Educational research non-profit Research for Action (RFA) and Penn AHEAD, a research center dedicated to addressing pressing public higher education issues via research, have launched a multi-site, comparative study of state and local College Promise programs. Designed to lower or eliminate the cost of college attendance, Promise programs have been proliferating at both the local and state levels. Yet they operate in vastly different contexts and vary significantly along a number of dimensions as well. This study will examine how these differences influence Promise program effectiveness, and it will provide insight into which models work best in different contexts. It is designed to be of practical utility as states and localities consider both whether and how to design and implement these programs, and it will include a return on investment analysis as well.

"The idea of College Promise programs is simple and compelling, and this is one of the reasons that they have become so popular," said Dr. Kate Shaw, Executive Director of Research for Action. "But the devil is in the details. How these programs are designed and implemented--in terms of eligibility, funding type and source, reach--can greatly affect their overall impact and the degree to which they reduce, or exacerbate, inequity."

To ensure a nuanced and multi-faceted examination of Promise programs, the research team will draw on policy analysis, interviews, site visits and quantitative data from multiple sources. The study will employ a broad lens to: trace how both high schools and postsecondary institutions respond to promise programs; create a model for estimating return on investment; and examine how these programs affect students' college aspirations, preparation, and attendance/progress patterns.

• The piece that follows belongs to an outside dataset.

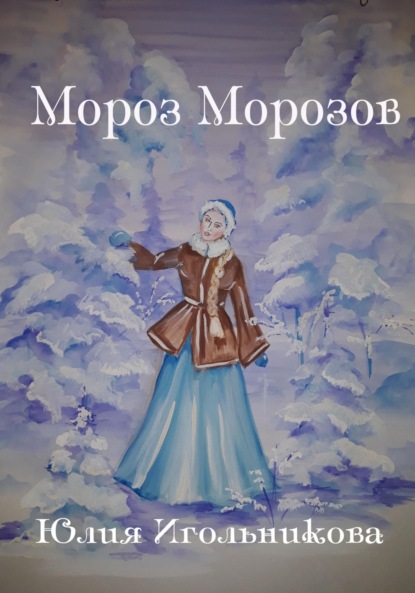 Мороз Морозов — Юлия Викторовна Игольникова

"Promise programs have the potential to transform college-going culture in a community, or even across an entire state," said Dr. Laura Perna, Professor at the University of Pennsylvania Graduate School of Education and Executive Director of Penn AHEAD. "But there is no clear road map for what works best in particular contexts, and no research that systematically compares the efficacy of different approaches. Using the Promise program typology that Penn AHEAD has developed to select an array of study sites, our goal is to begin to fill that void." While a "one size fits all" approach is unlikely to work, the researchers aim to provide a menu of strong options, as well as emerging best practices.

This work is supported by a grant from the Bill & Melinda Gates Foundation.